Choose a tag to compare

@dylanuys dylanuys released this 12 Jun 22:43
· 3 commits to main since this release
e0a1a22

Summary

Two changes shipping together.

Sampling floors stopped mode budgets from meaning anything once the corpus grew: small mode asks for 600 total video samples, but the per-dataset minimums inflated that to ~24,200 across 238 datasets, pushing entrance exams past their 2-hour timeout. The floors now scale down to fit the mode's total budget; full-mode allocations are unchanged.

Version single-sourcing removes the duplicated version string — pyproject.toml is now the only place the version lives.

What changes

Sampling: per-dataset floors now respect the mode's total budget

calculate_weighted_dataset_sampling clamps every dataset's allocation to static floors (REGULAR_DATASET_MIN_SAMPLES=100, GASSTATION_DATASET_MIN_SAMPLES=500).
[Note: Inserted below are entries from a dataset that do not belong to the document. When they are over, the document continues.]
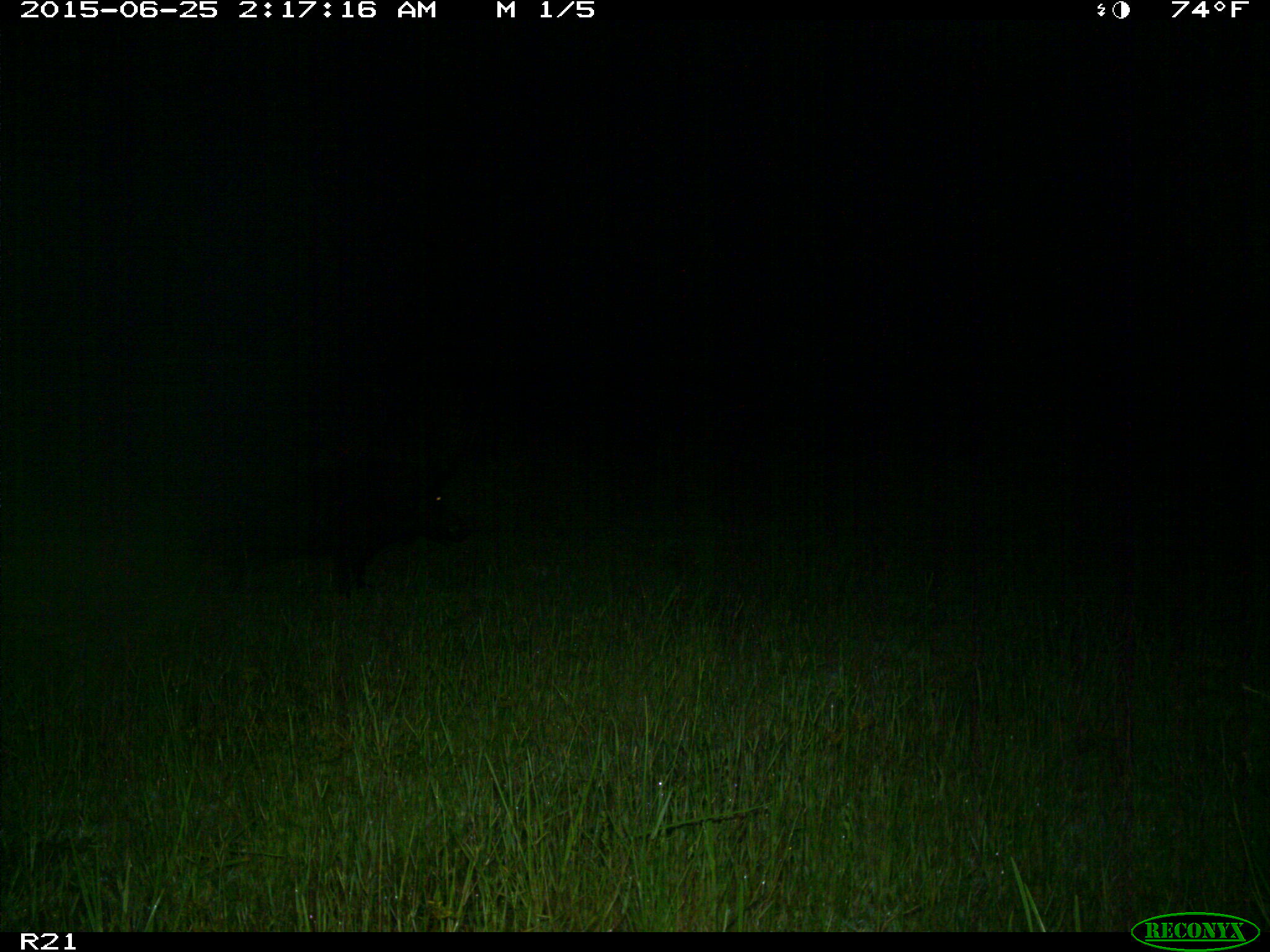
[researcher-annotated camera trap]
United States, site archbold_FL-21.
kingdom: Animalia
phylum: Chordata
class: Mammalia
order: Artiodactyla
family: Suidae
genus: Sus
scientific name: Sus scrofa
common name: wild boar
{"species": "Sus scrofa (wild boar)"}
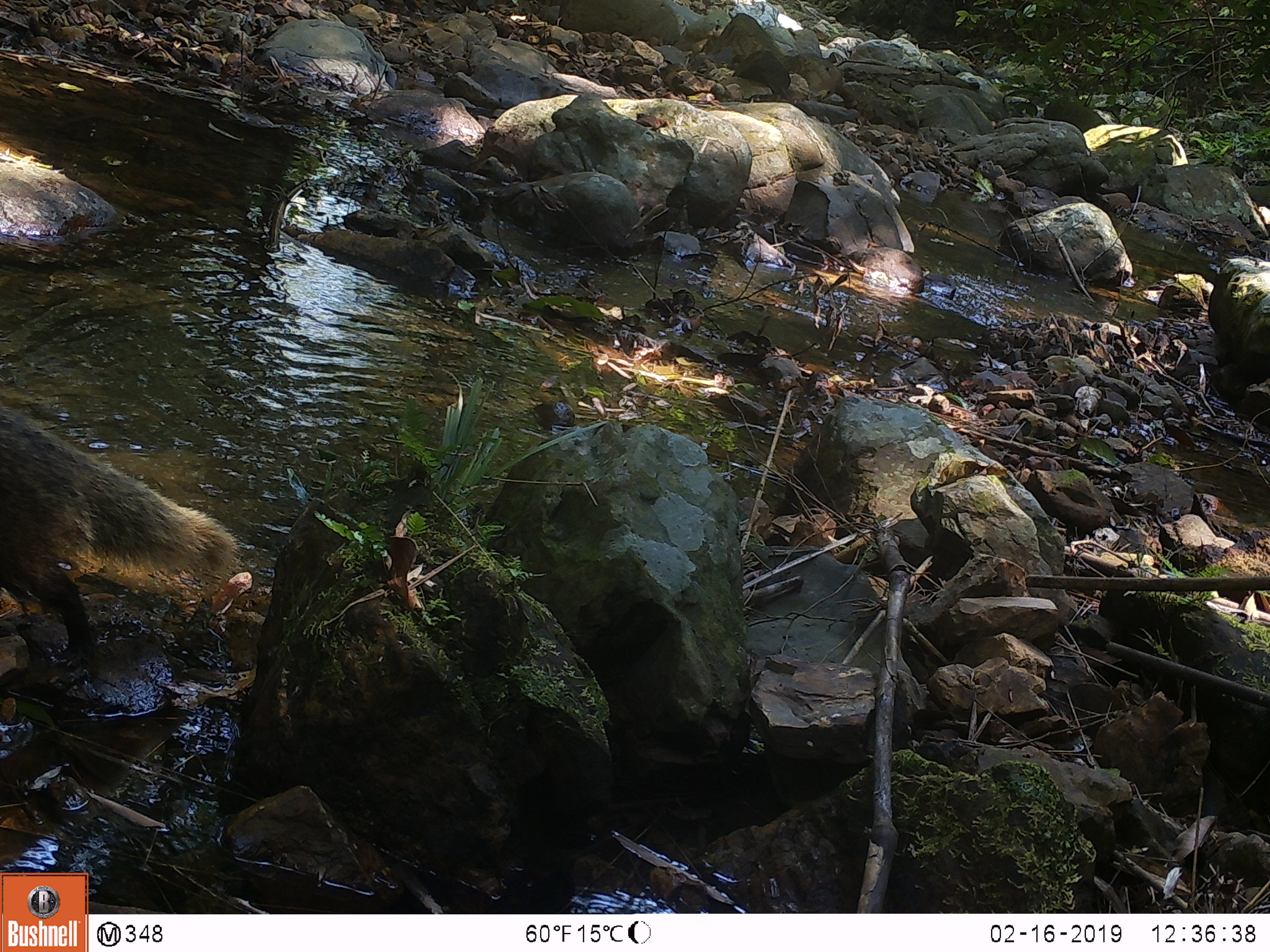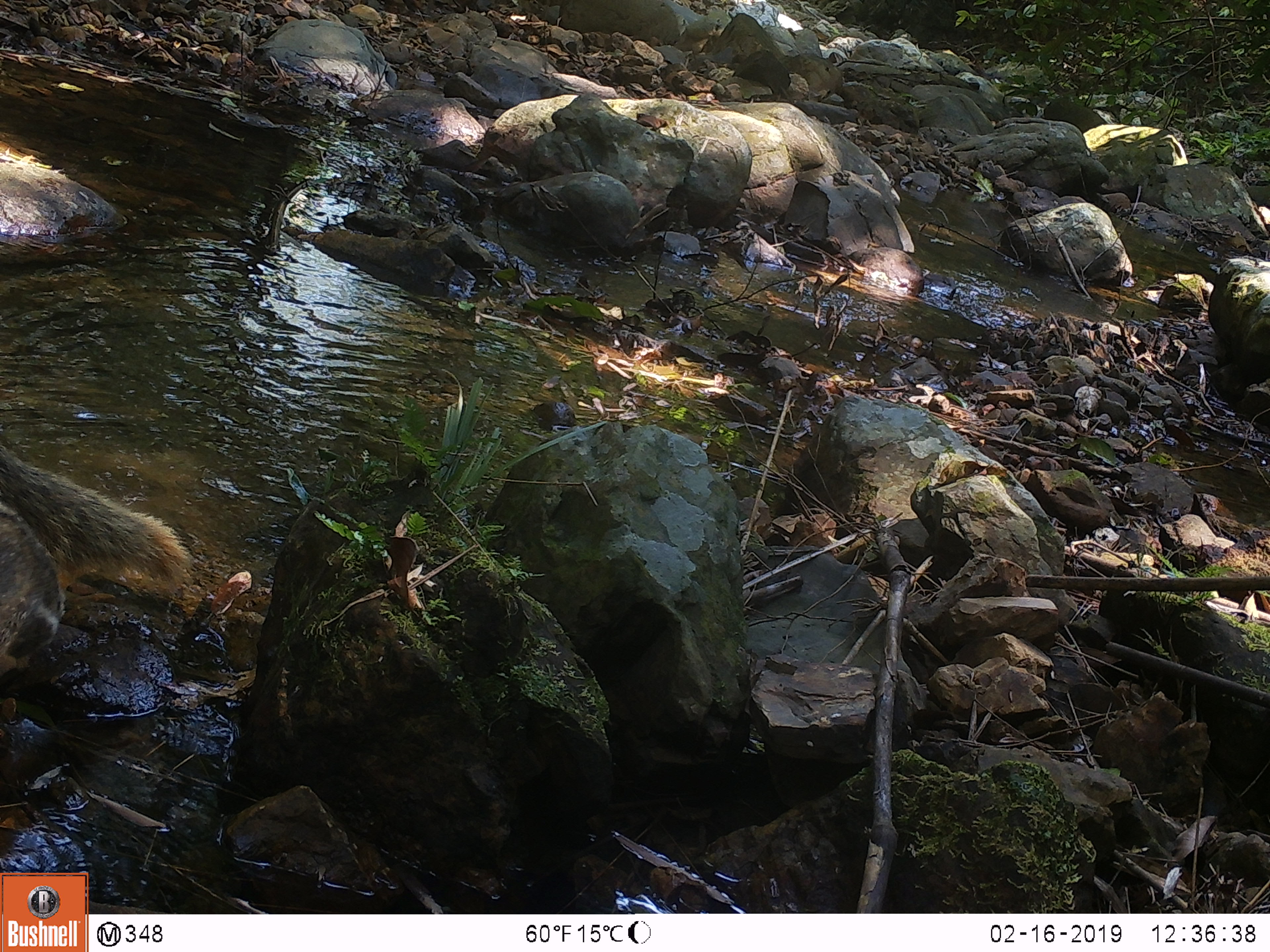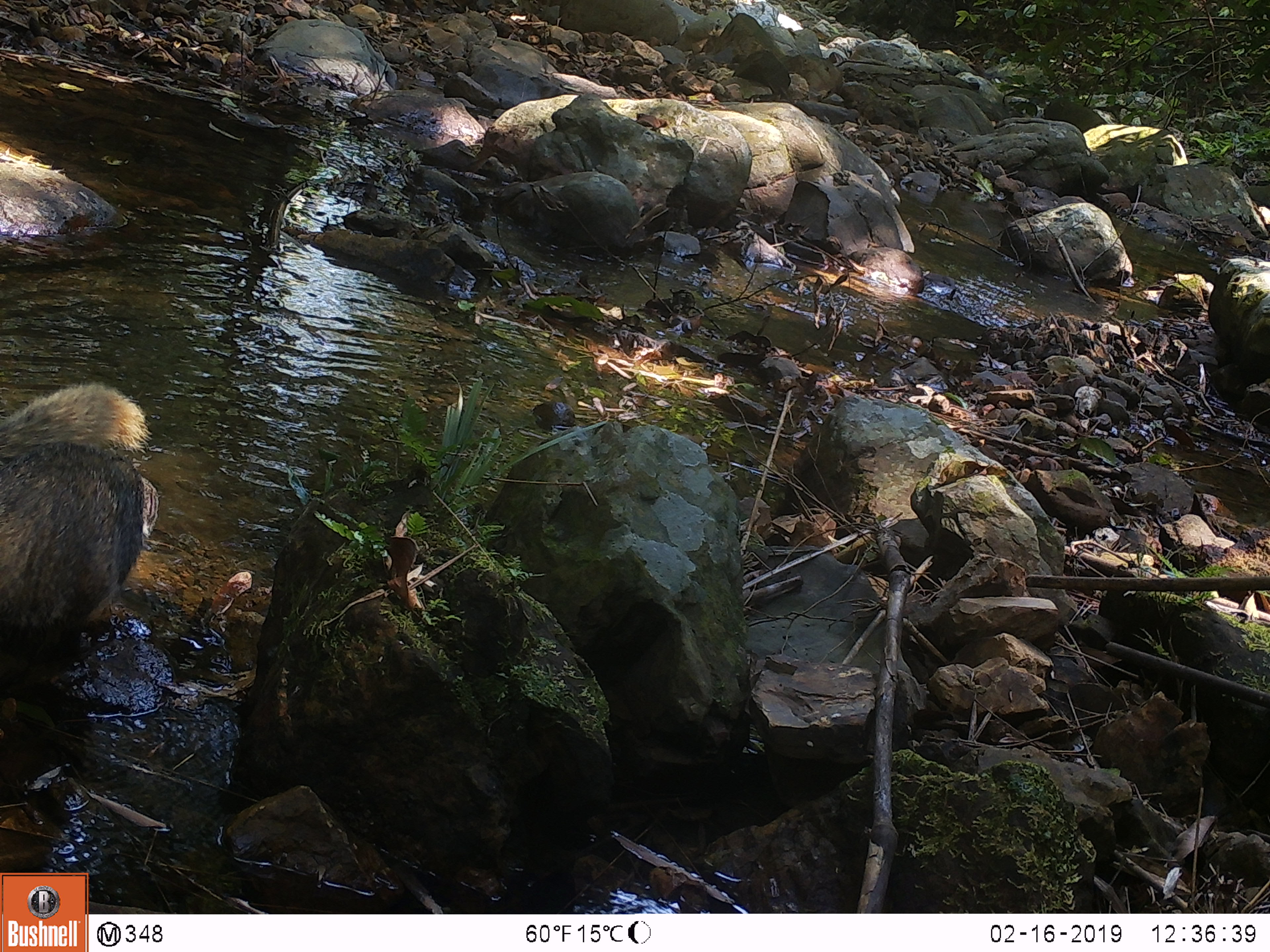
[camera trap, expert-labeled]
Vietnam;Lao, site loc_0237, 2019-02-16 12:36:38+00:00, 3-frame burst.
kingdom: Animalia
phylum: Chordata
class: Mammalia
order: Carnivora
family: Herpestidae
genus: Urva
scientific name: Urva urva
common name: crab-eating mongoose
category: crab eating mongoose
Crab eating mongoose (crab-eating mongoose) (Urva urva). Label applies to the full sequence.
With the video corpus at 238 datasets, these floors silently override the mode targets — the first v18 entrance exam processed 154/238 datasets in 2 hours, timed out, and the model was incorrectly failed and blocked.

The floors now cap at an even share of target_total_samples (target // num_datasets, gasstation-weighted), so a mode's budget holds regardless of corpus size:

Run Before After
small video, 238 datasets ~24,200 samples (timeout) ~486 samples (~20–40 min)
full video 107/dataset, ~25,900 unchanged
full image 282/dataset, ~55,000 unchanged

Full-mode allocations are numerically identical — the floors only ever bound when the budget was being ignored, so production benchmark scores are unaffected. If more per-dataset signal is wanted in exams, BENCHMARK_TOTAL_OVERRIDES["small"] is now an honest dial (e.g. 600 → 2,400 ≈ 10/dataset).

Version: pyproject.toml is the single source

__version__ was hardcoded in both pyproject.toml and gasbench/__init__.py and had to be bumped in lockstep. __init__.py now derives it via importlib.metadata.version("gasbench") (with a 0.0.0+unknown fallback for uninstalled source checkouts). The CLI --version flag is unaffected.